-- begin Text excerpt --

HMC: Euclidian Metric

Euclidian Metric (also known as mass matrix) is one of the tuned parameters for hmc algorithm. See hmc-algorithm-parameters.

Two examples are shown where it is possible to use pre-tuned metric-matrix with other pre-tuned parameters.

Example 1: (pseudo-)continue sampling

The first example shows an example how to (pseudo-)continue chains to get more draws to old fit. The method is described as pseudo due to fact that continued sampling does not equal sampling done in one step. With user provided seed, this procedure is reproducible. This procedure needs some manual processing and ArviZ is recommended for further analysis. To make this reproducible, user can manually set seed for each fit.

from pystan import StanModel
from pystan.constants import MAX_UINT

# bernoulli model
model_code = """
    data {
      int<lower=0> N;
      int<lower=0,upper=1> y[N];
    }
    parameters {
      real<lower=0,upper=1> theta;
    }
    model {
      theta ~ beta(0.5, 0.5);  // Jeffreys' prior
      for (n in 1:N)

-- end Text excerpt --

Given problem 1: Format the listing as a Markdown table with columns "Row" and "Line." Begin at the line containing "As captured in" and stop after the line containing "Between point (277, 309)", skipping blank lines.

-- begin Exercise inputs --

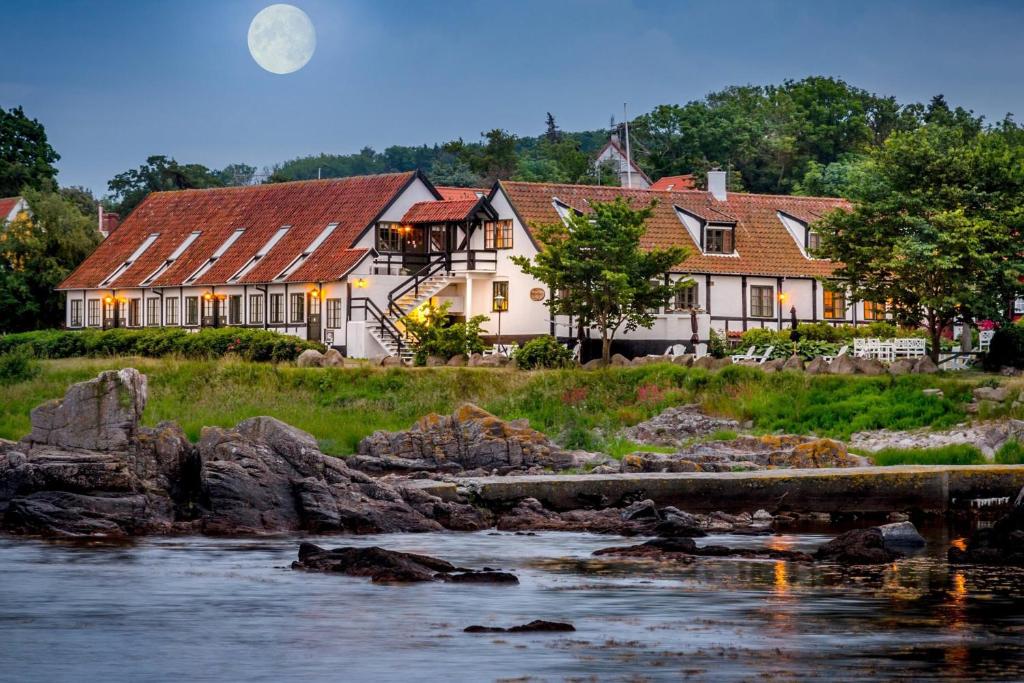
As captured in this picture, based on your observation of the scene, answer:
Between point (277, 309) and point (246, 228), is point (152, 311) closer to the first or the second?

-- end Exercise inputs --
-- begin Exercise inputs --

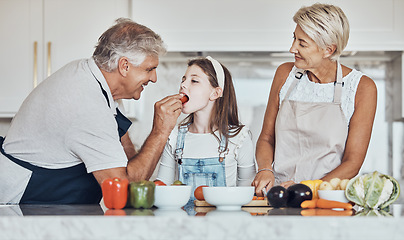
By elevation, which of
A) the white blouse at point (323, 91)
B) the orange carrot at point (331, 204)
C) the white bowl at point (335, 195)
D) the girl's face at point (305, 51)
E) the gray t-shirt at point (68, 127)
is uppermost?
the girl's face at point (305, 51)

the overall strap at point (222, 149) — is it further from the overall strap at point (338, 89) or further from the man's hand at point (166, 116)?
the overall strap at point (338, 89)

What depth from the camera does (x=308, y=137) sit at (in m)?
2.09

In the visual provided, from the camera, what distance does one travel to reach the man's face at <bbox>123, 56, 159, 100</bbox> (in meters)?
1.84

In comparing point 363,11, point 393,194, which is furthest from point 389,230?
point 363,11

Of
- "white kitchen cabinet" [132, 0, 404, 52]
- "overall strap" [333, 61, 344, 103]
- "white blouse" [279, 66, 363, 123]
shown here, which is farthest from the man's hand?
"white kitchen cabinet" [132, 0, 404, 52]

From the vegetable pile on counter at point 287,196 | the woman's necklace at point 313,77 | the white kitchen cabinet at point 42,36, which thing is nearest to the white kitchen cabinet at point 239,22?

-- end Exercise inputs --

Given problem 2: Write out the part of the HMC metric text that begins at the words "Two examples are" and stops after the words "for each fit.".

Complete answer 1:
| Row | Line |
|---|---|
| 1 | As captured in this picture, based on your observation of the scene, answer: |
| 2 | Between point (277, 309) and point (246, 228), is point (152, 311) closer to the first or the second? |

Complete answer 2:
Two examples are shown where it is possible to use pre-tuned metric-matrix with other pre-tuned parameters.

Example 1: (pseudo-)continue sampling

The first example shows an example how to (pseudo-)continue chains to get more draws to old fit. The method is described as pseudo due to fact that continued sampling does not equal sampling done in one step. With user provided seed, this procedure is reproducible. This procedure needs some manual processing and ArviZ is recommended for further analysis. To make this reproducible, user can manually set seed for each fit.